Spin off, il 2022 sarà l'anno giusto? Che cosa aspettarsi da Enel, Eni e Tim
Valorizzare i business sottostanti per monetizzare più capitale: da Starace fino a Labriola le mosse dei big della Borsa
Da Enel a Eni, passando per Tim: i colossi di Piazza Affari pronti a separarsi da divisioni più piccole e performanti per avere nuovo capitale
Era uno dei cavalli di battaglia di Sergio Marchionne: lo spin-off delle società dai grandi gruppi industriali per valorizzare i business sottostanti e monetizzare. Una realtà che progressivamente si è verificata sia per Exor, sia più in generale per altri giganti di Piazza Affari che potrebbero decidere, in questo 2022 appena iniziato, di separarsi da divisioni più piccole e performanti per avere nuovo capitale.
Sisal Mooney, Enel Green Power e Enel X: i piani '22 di Enel
Prendiamo ad esempio Enel: da una parte ha rilevato da Sisal Mooney (in tandem con Intesa Sanpaolo) per migliorare l’ecosistema dei pagamenti collegati al mondo delle auto elettriche. Dall’altra è pronta a una doppia mossa: durante la presentazione dell’ultimo piano industriale, il ceo Francesco Starace non ha smentito la possibilità di quotare in borsa Enel X.
“C’è spazio, non è una novità – aveva detto durante la call con i giornalisti il numero uno dell’azienda -. Abbiamo chiesto a Elisabetta Ripa di prendere in mano questo ramo di azienda che diventerà un’azienda, poi pensiamo di aprire al capitale e far entrare altri partner e ne venderemo una parte. Rimarremo azionisti di maggioranza di questo business come fatto con Enel Green Power”.
Altro tassello è quello di Global Customers, che diventerà una azienda a sé e che non è escluso possa vedere sia l’ingresso di nuovi partner, sia una quotazione. L’azienda sarà responsabile della definizione della strategia commerciale e di indirizzare l’allocazione del capitale verso le esigenze dei clienti. Ancora Enel è protagonista di un’ulteriore divisione delle società del gruppo. Enel X potrebbe decidere di spinoffare una parte del proprio business dedicato alle ricariche delle auto elettriche. E si pensa anche di dare maggiore autonomia a Enel Gridpsertise, che si occupa di trasformazione digitale delle reti elettriche.

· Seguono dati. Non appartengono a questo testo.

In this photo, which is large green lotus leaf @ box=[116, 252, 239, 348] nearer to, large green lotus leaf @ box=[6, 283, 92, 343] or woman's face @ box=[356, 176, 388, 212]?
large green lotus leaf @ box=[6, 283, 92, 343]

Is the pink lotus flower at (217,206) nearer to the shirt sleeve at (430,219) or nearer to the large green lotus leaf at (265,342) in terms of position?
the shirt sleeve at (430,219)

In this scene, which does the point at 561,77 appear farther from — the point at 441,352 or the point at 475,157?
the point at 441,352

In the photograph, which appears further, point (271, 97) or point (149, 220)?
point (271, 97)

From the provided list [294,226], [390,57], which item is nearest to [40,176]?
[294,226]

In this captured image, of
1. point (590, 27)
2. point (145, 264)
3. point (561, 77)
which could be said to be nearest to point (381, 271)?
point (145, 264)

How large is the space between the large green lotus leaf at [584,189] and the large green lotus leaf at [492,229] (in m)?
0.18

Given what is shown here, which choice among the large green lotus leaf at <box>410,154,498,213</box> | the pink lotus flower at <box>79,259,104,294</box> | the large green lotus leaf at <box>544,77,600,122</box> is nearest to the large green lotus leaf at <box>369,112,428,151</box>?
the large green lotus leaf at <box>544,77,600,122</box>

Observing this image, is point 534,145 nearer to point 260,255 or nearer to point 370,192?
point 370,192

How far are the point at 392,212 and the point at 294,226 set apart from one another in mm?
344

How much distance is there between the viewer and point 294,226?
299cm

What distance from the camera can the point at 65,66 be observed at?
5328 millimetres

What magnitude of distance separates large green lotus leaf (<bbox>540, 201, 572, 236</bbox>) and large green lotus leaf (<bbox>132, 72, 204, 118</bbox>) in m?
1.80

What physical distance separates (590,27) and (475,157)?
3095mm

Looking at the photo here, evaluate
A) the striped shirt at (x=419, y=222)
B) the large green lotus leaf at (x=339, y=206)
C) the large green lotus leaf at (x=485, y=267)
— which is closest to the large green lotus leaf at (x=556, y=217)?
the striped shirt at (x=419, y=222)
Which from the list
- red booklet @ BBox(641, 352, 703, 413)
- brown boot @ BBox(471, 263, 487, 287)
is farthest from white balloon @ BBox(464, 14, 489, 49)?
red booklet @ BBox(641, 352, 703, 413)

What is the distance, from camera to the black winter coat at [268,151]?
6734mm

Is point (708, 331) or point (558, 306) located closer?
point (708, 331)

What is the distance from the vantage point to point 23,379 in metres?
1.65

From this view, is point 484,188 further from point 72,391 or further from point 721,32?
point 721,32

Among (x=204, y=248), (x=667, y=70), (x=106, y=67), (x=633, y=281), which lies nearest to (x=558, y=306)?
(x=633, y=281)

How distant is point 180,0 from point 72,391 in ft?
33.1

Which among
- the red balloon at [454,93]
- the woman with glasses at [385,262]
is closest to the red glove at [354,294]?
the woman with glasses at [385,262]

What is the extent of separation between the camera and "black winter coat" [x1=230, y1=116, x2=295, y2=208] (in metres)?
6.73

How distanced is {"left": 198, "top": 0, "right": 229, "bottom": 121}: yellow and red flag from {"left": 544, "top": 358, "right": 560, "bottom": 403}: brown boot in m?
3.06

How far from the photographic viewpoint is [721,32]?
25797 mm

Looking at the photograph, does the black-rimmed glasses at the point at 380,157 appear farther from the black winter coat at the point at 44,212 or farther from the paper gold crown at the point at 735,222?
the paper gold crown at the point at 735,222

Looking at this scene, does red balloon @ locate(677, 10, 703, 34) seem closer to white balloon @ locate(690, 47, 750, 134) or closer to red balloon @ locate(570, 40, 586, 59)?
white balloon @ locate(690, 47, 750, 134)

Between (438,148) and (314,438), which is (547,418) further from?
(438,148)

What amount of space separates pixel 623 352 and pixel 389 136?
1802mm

Spin off, Eni: Plenitude sarà il secondo operatore di ricarica in Italia con 6.500 punti
Anche Eni si è mostrata attiva con questa modalità di business. A fine novembre dello scorso anno ha annunciato l’imminente quotazione di Plenitude, il veicolo che racchiude al suo interno sia la ex Eni Gas e Luce, sia il segmento delle rinnovabili. Sul mercato dovrebbe essere collocata una quota compresa tra il 20 e il 30%, con il cane a sei zampe che dovrebbe quindi mantenere un controllo piuttosto saldo sulla nuova creatura, che sarà guidata da Stefano Goberti.
Plenitude ha 10 milioni di clienti e un Ebitda da 600 milioni nel 2021. Obiettivo: investimenti medi di 1,8 miliardi all’anno fino al 2025, con una redditività a quella data nell’ordine degli 1,3 miliardi di euro. Dal punto di vista industriale, Plenitude sarà automaticamente il secondo operatore di ricarica con 6.500 punti in Italia e l’obiettivo di arrivare a 31mila in Europa entro il 2030.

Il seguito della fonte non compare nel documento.